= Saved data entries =
[Start of Attachment]

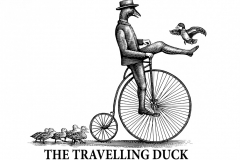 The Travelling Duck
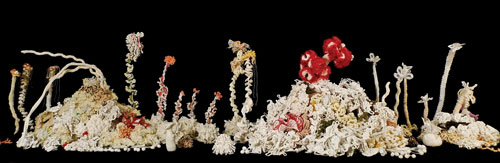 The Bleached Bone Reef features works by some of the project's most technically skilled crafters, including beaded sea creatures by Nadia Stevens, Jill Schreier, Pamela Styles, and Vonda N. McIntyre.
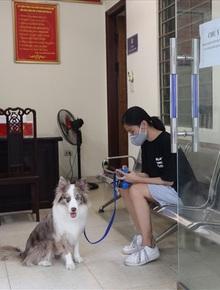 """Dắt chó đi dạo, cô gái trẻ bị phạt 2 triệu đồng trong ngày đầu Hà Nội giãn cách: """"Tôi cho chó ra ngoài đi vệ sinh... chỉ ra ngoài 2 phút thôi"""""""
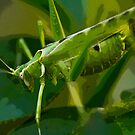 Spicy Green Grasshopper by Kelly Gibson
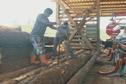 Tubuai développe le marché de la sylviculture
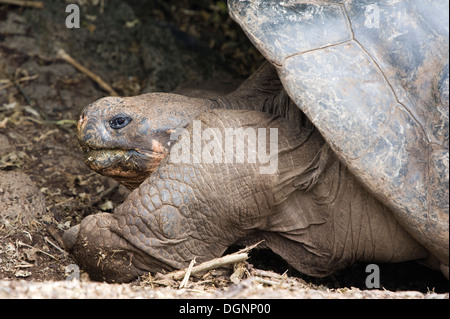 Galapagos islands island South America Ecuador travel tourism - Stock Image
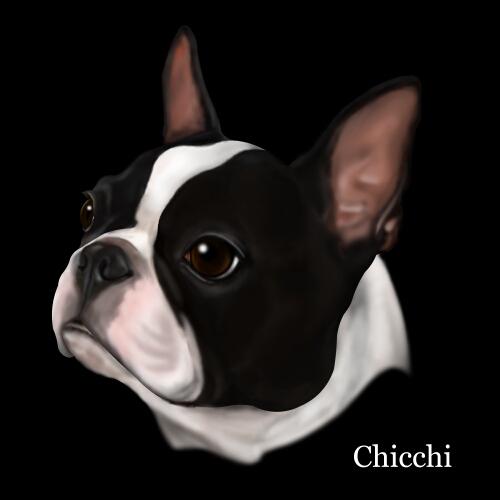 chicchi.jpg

[End of Attachment]

= How to complete this task =
Could you repeat each line above exactly as written? Omit the pictures.

= Exercise output =
 The Travelling Duck
 The Bleached Bone Reef features works by some of the project's most technically skilled crafters, including beaded sea creatures by Nadia Stevens, Jill Schreier, Pamela Styles, and Vonda N. McIntyre.
 """Dắt chó đi dạo, cô gái trẻ bị phạt 2 triệu đồng trong ngày đầu Hà Nội giãn cách: """"Tôi cho chó ra ngoài đi vệ sinh... chỉ ra ngoài 2 phút thôi"""""""
 Spicy Green Grasshopper by Kelly Gibson
 Tubuai développe le marché de la sylviculture
 Galapagos islands island South America Ecuador travel tourism - Stock Image
 chicchi.jpg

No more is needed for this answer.